▶ Records from a collection
>>>

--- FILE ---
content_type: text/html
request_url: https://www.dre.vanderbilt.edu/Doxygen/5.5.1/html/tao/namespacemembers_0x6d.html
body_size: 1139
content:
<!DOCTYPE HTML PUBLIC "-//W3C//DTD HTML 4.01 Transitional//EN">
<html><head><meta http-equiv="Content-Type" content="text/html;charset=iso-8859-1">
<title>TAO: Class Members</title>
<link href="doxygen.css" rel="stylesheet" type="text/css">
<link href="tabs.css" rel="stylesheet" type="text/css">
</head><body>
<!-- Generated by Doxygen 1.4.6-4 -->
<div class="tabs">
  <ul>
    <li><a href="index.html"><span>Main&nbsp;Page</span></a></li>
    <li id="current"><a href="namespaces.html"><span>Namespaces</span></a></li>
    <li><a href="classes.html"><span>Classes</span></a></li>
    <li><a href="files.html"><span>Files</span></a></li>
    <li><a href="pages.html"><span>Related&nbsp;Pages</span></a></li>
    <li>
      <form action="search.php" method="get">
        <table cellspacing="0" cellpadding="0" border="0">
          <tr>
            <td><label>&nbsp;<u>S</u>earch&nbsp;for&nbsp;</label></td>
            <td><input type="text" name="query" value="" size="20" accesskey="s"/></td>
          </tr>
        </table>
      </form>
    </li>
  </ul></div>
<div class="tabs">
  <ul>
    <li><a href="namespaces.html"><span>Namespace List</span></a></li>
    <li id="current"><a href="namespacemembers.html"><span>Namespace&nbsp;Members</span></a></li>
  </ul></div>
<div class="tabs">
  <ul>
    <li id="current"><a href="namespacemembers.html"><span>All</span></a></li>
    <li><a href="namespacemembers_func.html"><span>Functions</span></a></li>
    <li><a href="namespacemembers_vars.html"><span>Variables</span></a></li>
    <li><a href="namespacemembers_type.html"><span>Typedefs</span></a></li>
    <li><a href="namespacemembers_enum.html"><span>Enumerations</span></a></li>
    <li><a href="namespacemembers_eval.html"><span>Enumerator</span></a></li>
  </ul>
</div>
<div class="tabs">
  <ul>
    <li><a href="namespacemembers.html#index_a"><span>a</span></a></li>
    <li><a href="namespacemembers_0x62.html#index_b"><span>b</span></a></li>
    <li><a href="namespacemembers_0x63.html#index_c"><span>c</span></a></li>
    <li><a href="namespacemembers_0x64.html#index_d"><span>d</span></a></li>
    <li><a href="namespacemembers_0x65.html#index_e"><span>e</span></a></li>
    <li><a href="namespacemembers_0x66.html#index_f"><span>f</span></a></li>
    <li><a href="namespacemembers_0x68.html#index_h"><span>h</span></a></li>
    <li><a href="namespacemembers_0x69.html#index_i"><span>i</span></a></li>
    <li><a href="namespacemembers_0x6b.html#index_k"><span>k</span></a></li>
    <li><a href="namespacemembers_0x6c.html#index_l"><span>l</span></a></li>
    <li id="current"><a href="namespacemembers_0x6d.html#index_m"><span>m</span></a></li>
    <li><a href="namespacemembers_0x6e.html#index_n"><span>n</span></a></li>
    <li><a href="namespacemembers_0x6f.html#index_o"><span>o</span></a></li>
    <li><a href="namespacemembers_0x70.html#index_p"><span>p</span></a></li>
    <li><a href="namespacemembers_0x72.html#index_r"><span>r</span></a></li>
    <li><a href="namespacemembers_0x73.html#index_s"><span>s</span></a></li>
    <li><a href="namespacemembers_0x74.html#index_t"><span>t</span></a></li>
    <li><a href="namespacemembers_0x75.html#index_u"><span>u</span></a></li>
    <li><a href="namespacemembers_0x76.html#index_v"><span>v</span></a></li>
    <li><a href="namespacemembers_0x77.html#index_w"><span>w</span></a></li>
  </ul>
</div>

<<<

▶ TASK BRIEF
If a line of the records above holds the word "text", show it.

▶ ANSWER TO THIS TASK
content_type: text/html
<html><head><meta http-equiv="Content-Type" content="text/html;charset=iso-8859-1">
<link href="doxygen.css" rel="stylesheet" type="text/css">
<link href="tabs.css" rel="stylesheet" type="text/css">
            <td><input type="text" name="query" value="" size="20" accesskey="s"/></td>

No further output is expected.